Entries drawn from a collection
---

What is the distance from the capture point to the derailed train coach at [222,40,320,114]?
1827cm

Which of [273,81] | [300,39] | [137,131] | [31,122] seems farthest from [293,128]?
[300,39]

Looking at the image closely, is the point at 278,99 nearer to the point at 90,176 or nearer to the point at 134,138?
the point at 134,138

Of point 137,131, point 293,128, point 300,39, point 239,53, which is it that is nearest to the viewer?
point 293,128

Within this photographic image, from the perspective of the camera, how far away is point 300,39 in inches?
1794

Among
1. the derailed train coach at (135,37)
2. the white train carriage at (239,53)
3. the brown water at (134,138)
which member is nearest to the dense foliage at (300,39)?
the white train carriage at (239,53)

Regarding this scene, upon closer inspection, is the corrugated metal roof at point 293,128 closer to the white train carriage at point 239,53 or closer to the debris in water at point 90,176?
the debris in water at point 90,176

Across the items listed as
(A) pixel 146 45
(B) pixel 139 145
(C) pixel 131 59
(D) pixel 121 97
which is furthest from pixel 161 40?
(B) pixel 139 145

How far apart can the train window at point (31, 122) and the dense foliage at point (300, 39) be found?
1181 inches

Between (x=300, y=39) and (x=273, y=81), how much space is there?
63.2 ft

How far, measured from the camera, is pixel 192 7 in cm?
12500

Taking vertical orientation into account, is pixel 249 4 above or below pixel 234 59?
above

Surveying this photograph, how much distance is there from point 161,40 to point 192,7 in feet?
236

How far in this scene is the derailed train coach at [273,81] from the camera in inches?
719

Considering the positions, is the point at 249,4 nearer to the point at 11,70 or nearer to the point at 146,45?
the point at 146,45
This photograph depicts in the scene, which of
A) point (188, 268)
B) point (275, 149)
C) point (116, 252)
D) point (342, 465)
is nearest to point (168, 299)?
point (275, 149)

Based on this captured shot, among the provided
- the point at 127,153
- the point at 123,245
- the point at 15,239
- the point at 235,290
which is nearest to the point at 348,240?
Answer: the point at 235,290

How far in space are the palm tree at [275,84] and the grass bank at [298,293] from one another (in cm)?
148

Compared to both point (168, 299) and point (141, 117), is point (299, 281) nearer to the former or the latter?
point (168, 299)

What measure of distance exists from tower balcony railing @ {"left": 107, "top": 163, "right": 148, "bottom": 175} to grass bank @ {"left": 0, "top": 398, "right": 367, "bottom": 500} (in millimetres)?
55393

---

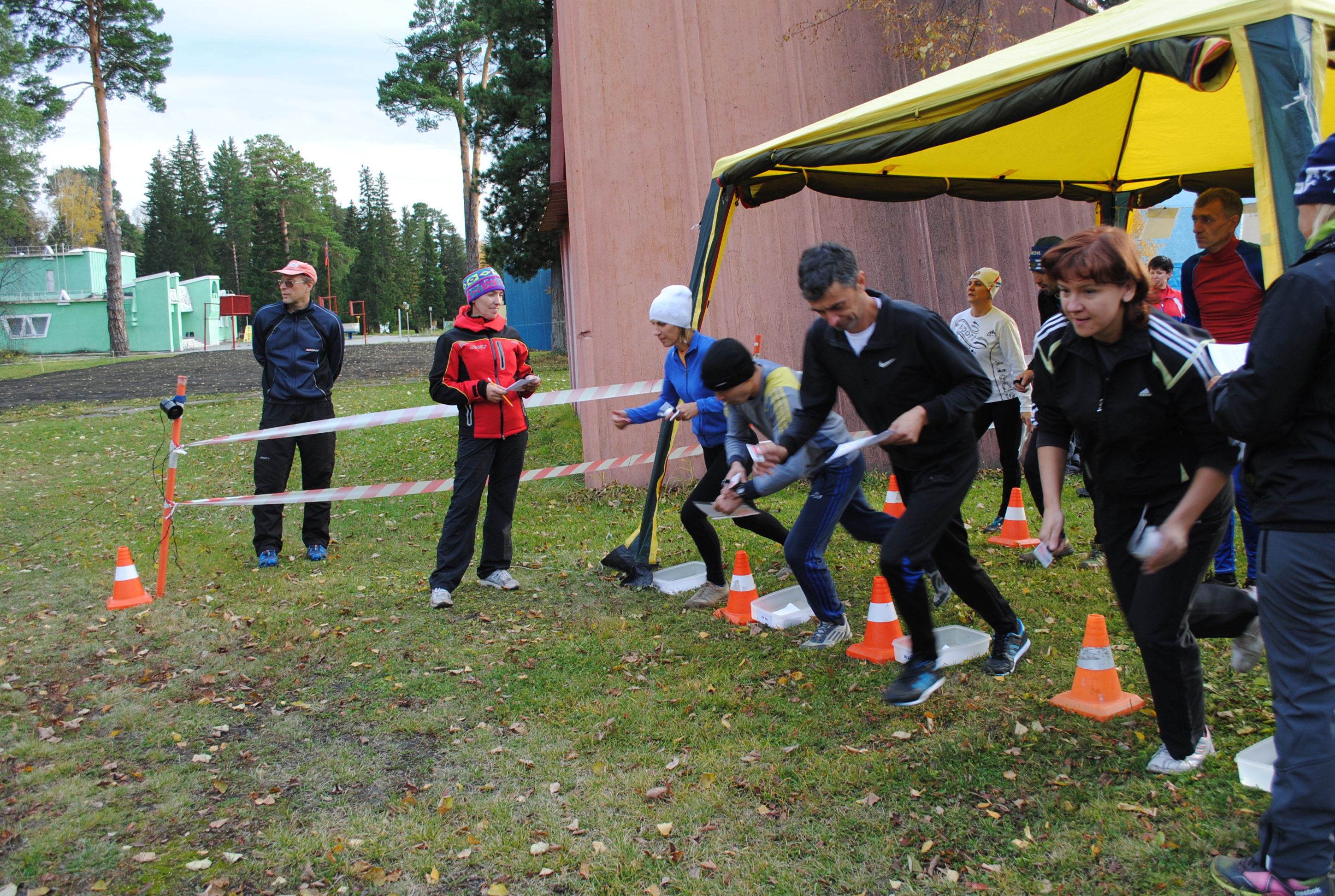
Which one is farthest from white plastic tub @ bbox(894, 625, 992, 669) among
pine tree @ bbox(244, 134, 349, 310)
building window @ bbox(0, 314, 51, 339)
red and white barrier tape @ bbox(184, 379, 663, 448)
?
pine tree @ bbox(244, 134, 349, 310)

---

→ OBJECTIVE:
Count the lines above that contain the word "much". Give only the number.

→ RESULT OF THIS EXERCISE:
2